An IPO drought pushes investors to a murky marketplace
Jan 17, 2024
auto_awesome
This podcast discusses the rise of venture secondary markets as IPOs and acquisitions slow down in Silicon Valley. It explores the challenges and differences of trading in these markets, the creation of Carter X to simplify share selling, a scandal involving startup Carter, and the lack of transparency in the trade and venture secondaries market.
The slowdown in initial public offerings and acquisitions has created a demand for the venture secondary market, where investors and early employees can trade stakes in privately-held companies.
The venture secondary market lacks transparency and regulation, making it potentially prone to manipulation and fraud.
Deep dives
Importance of company stock in attracting employees
Silicon Valley startups have been using company stock as a major incentive for attracting new employees. Stock options are often seen as more valuable than salary since they have the potential to turn into significant wealth if the company succeeds. However, the recent slowdown in the venture capital market, with higher interest rates and reduced IPOs, has caused a liquidity problem for employees who hold stocks in privately held companies. This has led to a growing demand for alternative solutions such as the venture secondary market, where professional investors and employees can trade stakes in companies before they go public.
Risks and challenges in the venture secondary market
The venture secondary market operates differently from the public stock market, with lower liquidity and trading based on limited information. Valuation of private companies in this market depends on appraisals of growth potential rather than clear financial data. The market consists of two main groups: those directly holding stakes in startups, such as early employees and angel investors, and institutional investors like pension funds and university endowments. However, the market lacks transparency and regulation, making it potentially prone to manipulation and fraud.

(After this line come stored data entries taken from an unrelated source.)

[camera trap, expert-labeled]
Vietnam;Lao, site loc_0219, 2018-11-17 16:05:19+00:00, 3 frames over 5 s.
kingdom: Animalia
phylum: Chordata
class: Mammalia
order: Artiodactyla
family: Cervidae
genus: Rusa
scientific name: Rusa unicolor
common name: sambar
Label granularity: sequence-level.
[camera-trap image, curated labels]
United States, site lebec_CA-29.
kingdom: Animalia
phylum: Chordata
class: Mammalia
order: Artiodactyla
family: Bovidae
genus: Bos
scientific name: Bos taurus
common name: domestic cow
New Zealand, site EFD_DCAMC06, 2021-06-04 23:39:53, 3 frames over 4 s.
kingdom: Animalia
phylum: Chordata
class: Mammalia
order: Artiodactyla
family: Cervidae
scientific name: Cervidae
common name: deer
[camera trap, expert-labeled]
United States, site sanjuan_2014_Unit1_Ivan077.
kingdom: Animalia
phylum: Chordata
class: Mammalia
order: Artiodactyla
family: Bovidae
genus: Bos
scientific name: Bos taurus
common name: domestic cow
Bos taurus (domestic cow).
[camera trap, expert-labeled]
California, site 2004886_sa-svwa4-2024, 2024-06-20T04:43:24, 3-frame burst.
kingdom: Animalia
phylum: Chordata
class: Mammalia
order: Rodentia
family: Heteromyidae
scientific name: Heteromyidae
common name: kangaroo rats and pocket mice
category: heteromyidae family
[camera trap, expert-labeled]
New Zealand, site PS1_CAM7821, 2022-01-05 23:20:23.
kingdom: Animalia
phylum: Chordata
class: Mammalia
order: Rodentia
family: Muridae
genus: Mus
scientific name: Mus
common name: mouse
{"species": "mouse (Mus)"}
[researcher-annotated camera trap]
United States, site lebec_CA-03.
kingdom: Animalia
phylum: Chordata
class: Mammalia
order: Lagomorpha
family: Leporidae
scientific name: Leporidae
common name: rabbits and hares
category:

Carter's attempt to formalize the venture secondary market
Carter, a company involved in cap table management for startups, attempted to create a more transparent and formalized secondary market called Carter X. The marketplace aimed to facilitate the trading of shares in private companies and had initially received significant investments, valuing the company at billions of dollars. However, the venture secondary market didn't develop as expected, and Carter X faced challenges due to declining valuations and conflicts between startups and employees seeking liquidity. Moreover, a recent scandal revealed a breach of trust when Carter employees allegedly used confidential data to facilitate trades. As a result, Carter X was ultimately shut down.
In Silicon Valley, the promise of a massive payday for a start-up’s early employees and investors has hinged on those companies eventually going public or being sold off. But with the slowdown in initial public offerings and acquisitions, a different marketplace is set to heat up this year. It is called the venture secondary market, and it’s where both investors and early employees can trade their stakes in privately-held companies. The FT’s venture capital correspondent George Hammond explains the potential pitfalls of this opaque marketplace and why investors will be rushing to it in 2024.